12 years since wave of anti-Serb violence in Kosovo

Source: B92

March 17, 2016

    

A wave of violence in Kosovo and Metohija resulted in the deaths of 19 people, eight of them Serbs, while 11 ethnic Albanians died as they clashed with international security forces.

At least 170 Serbs and dozens of members of international forces, who clashed with local Albanians in a bid to protect Serbs and their property, were injured.

The attacks, known in Serbian as "the March Pogrom," resulted in the destruction and the burning of about 800 Serb houses and 35 religious buildings, among 18 cultural monuments, including the Church of Mother of God Ljeviska in Prizren.

This temple is one of the most representative monuments of medieval Serbia, and was the episcopal center of the Serbian Orthodox Church (SPC) in the Middle Ages, that gained its monumental form during the time of King Milutin (1282-1321), although it had previously been the seat of the Serbian Church's bishop of Prizren.

The church has been somewhat restored, with the first liturgy after the attacks served six years later, but traces of the devastation and the fires have not been eliminated. This edifice was in 2006 included in the list of monuments under UNESCO's protection.

The church was previously guarded by NATO troops, KFOR, while this job is now entrusted to the Kosovo police.

According to the data of the SPC Diocese of Raska-Prizren from April 2004, the total number of destroyed church buildings neared 100.

International prosecutors and judges in Kosovo and Metohija prosecuted seven cases related to the destruction of churches and sentenced 67 persons to prison terms ranging from 21 months to 16 years.

"The reason or the excuse" for the pogrom, Tanjug is reporting, was a campaign in Albanian language media blaming local Serbs and their dogs of chasing a group of Albanian boys across the Ibar River in the village of Cabar near Zubin Potok, during which one of them drowned.

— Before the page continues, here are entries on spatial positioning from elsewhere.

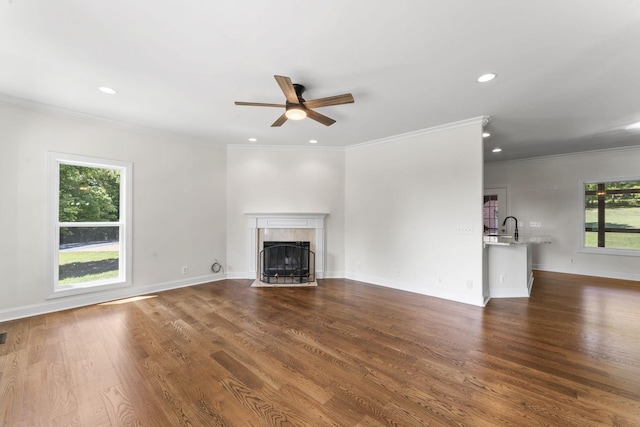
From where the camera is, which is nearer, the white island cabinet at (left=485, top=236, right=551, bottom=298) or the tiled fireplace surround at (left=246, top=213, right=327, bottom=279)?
the white island cabinet at (left=485, top=236, right=551, bottom=298)

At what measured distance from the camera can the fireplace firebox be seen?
485cm

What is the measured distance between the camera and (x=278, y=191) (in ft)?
16.8

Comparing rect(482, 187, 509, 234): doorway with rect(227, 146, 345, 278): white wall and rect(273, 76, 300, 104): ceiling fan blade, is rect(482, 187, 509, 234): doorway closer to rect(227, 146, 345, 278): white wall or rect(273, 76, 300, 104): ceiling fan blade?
rect(227, 146, 345, 278): white wall

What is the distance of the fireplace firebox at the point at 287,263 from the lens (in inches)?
191

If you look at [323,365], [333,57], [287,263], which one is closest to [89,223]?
[287,263]

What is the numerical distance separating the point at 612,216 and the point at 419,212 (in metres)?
4.84

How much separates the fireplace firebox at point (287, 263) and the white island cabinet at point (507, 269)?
10.3 feet

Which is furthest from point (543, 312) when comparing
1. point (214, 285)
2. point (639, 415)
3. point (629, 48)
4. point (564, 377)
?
point (214, 285)

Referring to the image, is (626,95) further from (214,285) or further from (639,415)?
(214,285)

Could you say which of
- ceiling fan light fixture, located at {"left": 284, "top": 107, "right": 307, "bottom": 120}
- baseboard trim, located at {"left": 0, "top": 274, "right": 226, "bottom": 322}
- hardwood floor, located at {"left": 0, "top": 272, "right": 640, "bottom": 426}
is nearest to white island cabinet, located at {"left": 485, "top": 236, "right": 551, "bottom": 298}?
hardwood floor, located at {"left": 0, "top": 272, "right": 640, "bottom": 426}

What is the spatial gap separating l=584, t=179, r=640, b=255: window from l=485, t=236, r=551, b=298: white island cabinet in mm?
3167

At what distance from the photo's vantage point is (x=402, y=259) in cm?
441

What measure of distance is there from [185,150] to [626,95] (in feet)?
21.0

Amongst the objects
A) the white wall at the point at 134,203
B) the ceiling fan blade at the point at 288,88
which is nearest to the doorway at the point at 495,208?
the ceiling fan blade at the point at 288,88
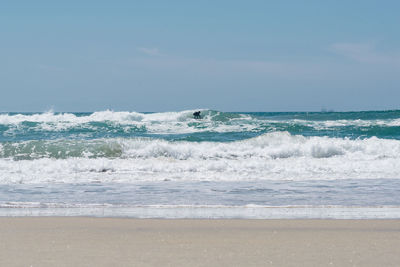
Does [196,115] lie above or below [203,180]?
above

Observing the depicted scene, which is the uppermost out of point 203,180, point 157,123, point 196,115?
point 196,115

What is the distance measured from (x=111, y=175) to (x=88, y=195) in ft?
7.70

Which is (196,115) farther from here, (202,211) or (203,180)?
(202,211)

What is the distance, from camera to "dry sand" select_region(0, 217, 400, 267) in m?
3.42

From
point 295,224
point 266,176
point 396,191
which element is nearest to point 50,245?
point 295,224

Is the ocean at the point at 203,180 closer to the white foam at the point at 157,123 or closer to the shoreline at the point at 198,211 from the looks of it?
the shoreline at the point at 198,211

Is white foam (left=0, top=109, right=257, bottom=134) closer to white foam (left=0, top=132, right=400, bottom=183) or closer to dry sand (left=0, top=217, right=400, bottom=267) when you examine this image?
white foam (left=0, top=132, right=400, bottom=183)

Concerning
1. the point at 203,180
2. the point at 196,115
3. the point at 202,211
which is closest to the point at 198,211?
the point at 202,211

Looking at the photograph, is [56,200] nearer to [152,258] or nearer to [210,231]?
[210,231]

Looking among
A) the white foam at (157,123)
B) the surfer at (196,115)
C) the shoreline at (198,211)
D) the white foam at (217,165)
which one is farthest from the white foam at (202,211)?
the surfer at (196,115)

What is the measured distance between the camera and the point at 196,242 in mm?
4004

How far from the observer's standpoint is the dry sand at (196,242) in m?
3.42

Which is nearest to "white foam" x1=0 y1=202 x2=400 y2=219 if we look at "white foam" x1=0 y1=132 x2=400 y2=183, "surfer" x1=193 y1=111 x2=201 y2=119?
"white foam" x1=0 y1=132 x2=400 y2=183

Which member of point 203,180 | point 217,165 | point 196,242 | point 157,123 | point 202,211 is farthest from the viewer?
point 157,123
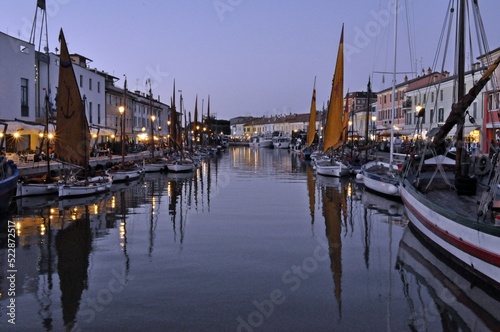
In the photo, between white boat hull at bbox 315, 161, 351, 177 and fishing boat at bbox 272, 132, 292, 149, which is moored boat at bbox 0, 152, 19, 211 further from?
fishing boat at bbox 272, 132, 292, 149

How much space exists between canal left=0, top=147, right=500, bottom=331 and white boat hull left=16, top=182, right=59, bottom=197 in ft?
7.44

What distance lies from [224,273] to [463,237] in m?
5.54

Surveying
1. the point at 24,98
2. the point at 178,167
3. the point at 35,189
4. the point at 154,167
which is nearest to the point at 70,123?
the point at 35,189

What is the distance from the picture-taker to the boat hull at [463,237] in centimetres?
993

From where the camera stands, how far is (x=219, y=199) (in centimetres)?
2605

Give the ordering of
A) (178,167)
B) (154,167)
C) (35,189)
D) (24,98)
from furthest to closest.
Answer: (178,167)
(154,167)
(24,98)
(35,189)

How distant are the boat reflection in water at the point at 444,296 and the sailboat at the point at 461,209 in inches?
11.9

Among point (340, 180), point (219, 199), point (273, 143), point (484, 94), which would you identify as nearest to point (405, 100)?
point (484, 94)

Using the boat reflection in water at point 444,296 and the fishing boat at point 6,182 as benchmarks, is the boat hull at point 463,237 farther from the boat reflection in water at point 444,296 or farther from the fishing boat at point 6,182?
the fishing boat at point 6,182

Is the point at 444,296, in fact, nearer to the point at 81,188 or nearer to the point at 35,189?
the point at 81,188

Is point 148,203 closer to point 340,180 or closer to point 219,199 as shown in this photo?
point 219,199

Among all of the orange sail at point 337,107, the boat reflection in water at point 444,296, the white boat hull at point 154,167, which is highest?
the orange sail at point 337,107

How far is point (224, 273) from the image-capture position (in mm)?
11875

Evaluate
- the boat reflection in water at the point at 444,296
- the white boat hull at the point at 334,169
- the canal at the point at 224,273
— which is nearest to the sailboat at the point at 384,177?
the canal at the point at 224,273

However, it turns out this was not true.

A UN mission in Kosovo, UNMIK, police investigation determined that the allegations were false, while UNMIK spokesman Neeraj Singh said at the time that the surviving boys were "under strong pressure from Albanian journalists and politicians to accuse Serbs from a neighboring village."

The March 2004 events in Kosovo were condemned the UN Security Council, as well as the European Union and the Parliamentary Assembly of the Council of Europe, which in April the same year passed a resolution to this effect.

"True political reasons"

Director of the Serbian Government's Office for Kosovo and Metohija Marko Djuric said on Wednesday that light was yet to be shed on the March 17, 2004 outbreak of violence targeting Serbs, and that the real political causes for the violence had not been removed.

"Not only has the March 17 pogrom not been clarified, the true political reasons for the violence occurring that day have never been removed," Djuric told TV Most in Zvecan, northern Kosovo, Beta agency reported.

Djuric said ethnic hatred and accusing the Serbs of everything that was wrong in Kosovo and Metohija has never been suppressed or eliminated.

"We have never heard except when needed for photographing and shoulder-patting by the international community of any actual willingness on the part of the people with the greatest responsibility in Pristina to do away with accusing the Serbs for everything, always and everywhere," said Djuric, adding he was convinced that "Albanians, like Serbs, are mostly people who want a normal future filled with mutual respect and appreciation."